[What you have to do]: Within the records below is a range that opens at the line with "reflectie bomen van Jeroen Meeuwsen" and closes at the line with "Emerging from the". Return that range word for word, both ends included, and only that range.

[Available data]:
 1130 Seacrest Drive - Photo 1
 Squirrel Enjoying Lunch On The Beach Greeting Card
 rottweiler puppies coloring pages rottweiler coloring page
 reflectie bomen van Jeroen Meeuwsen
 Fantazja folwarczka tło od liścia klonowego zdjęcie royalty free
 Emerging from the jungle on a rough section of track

--

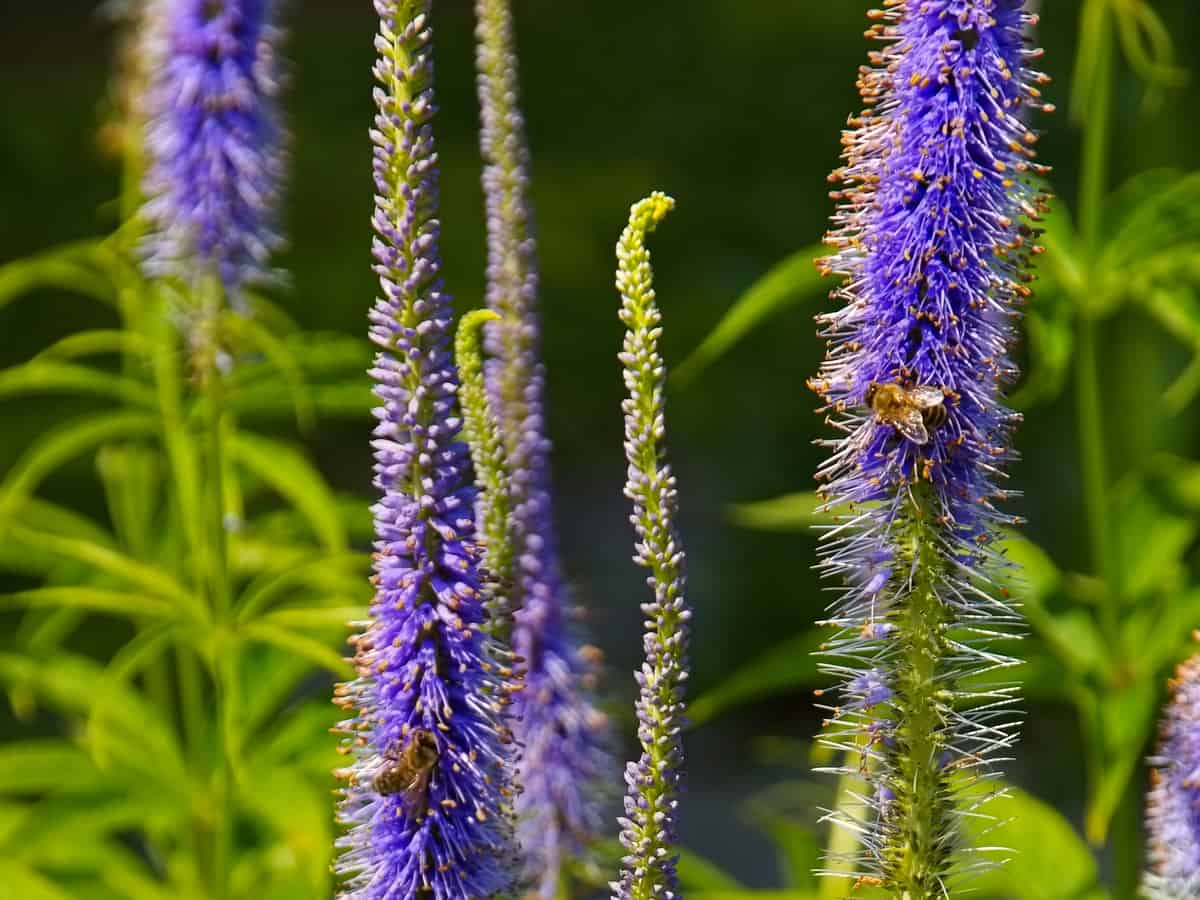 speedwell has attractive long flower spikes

[Reply]:
 reflectie bomen van Jeroen Meeuwsen
 Fantazja folwarczka tło od liścia klonowego zdjęcie royalty free
 Emerging from the jungle on a rough section of track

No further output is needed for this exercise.